## BEGIN Reading passage

02 February 2008

 

Subprime mortgages were always insane

I've never run a business any larger than my own solo writer-editor endeavour, and didn't enjoy the paperwork of that very much. I don't like reading business magazines, I don't play the stock market at all, and most financial analysts on TV, radio, the Web, and newspapers give me the heebie-jeebies. So I'm no financial expert.

Still, in the past few years, I couldn't understand why anyone in the U.S. could think a subprime mortgage (better called a "high-risk mortgage" or a "poorly qualified mortgage") would be a good idea for anybody. I heard some stories about them, but it wasn't really an issue in Canada, so I thought these mortgages were a silly, fringe thing and pretty much forgot about them.

People borrowing from banks and mortgage brokers and other finance companies who offered these mortgages were betting that house prices would keep going up indefinitely and interest rates would stay low, no matter what. The firms and financial analysts were, insanely, betting the same. Sometimes the companies loaned people more money than their houses were worth at the time on that assumption—and didn't check on their customers' ability to pay either!

I'm only 38 years old, but I've seen several economic booms, busts, and recessions in my lifetime. I remember when interest rates were 17% and higher in the early '80s, and my junior high school classmates and I—barely comprehending teenagers at the time—laughed out loud when our teachers said loan interest used to be 4% and lower. We never thought that would happen again. And if it did, we knew that could change. The dot-com boom and bust are less than a decade old too.

So I agree completely with Daniel Gross when he writes at Slate that bankers and financiers, now getting pounded in the markets because the subprime mortgage situation (which is vaster than I could have imagined anyone letting it get) is now shooting holes in the U.S. economy, are acting like a bunch of spoiled toddlers:

Children typically display an unwillingness to reckon with the consequences of their own actions. They look to parents to pick them up when they fall, and spare them from responsibility for their misbehavior. And parents will go to great lengths to insulate their offspring from the jolts the world can deliver.

## END Reading passage
## BEGIN Material

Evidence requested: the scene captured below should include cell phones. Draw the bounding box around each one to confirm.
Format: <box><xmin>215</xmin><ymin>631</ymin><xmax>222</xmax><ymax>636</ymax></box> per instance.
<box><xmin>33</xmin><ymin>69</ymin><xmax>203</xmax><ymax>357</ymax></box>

## END Material

## Short task A
In the post on subprime mortgages, how high does the writer remember interest rates being in the early '80s?
## Short task B
Extend the post on subprime mortgages, starting right after its last sentence.

## Result A
17% and higher.

## Result B
The same might be said about Washington's current economic ministrations. The nation is now nursing a seriously skinned knee because of reckless housing and credit practices. But rather than force consumers, borrowers, and bankers to face the consequences of their own actions, Washington is functioning as a helicopter parent.

As we face another recessionary slump (maybe insulated a bit here in Canada), we're all going to pay for that childishness, because governments don't have enough money to do anything but cushion the blow a little. Steven Pearlstein put it even more simply in the Wall Street Journal almost a year ago:

Bankers shouldn't make—or be allowed to make—mortgage loans that require no money down and no documentation of income to people who won't be able to afford the monthly payments if interest rates rise, house prices fall or the roof springs a leak. It's not a whole lot more complicated than that.

What I do wonder is, when people are losing or walking away from homes they shouldn't have been able to buy in the first place, and also losing jobs as the economy weakens, why do the well-paid supposed mavens of Wall Street, and other finance types around the world who bought into this scheme, still have jobs?

And why do investors continue believe them when they're wrong more often than weather forecasters used to be before we had satellites?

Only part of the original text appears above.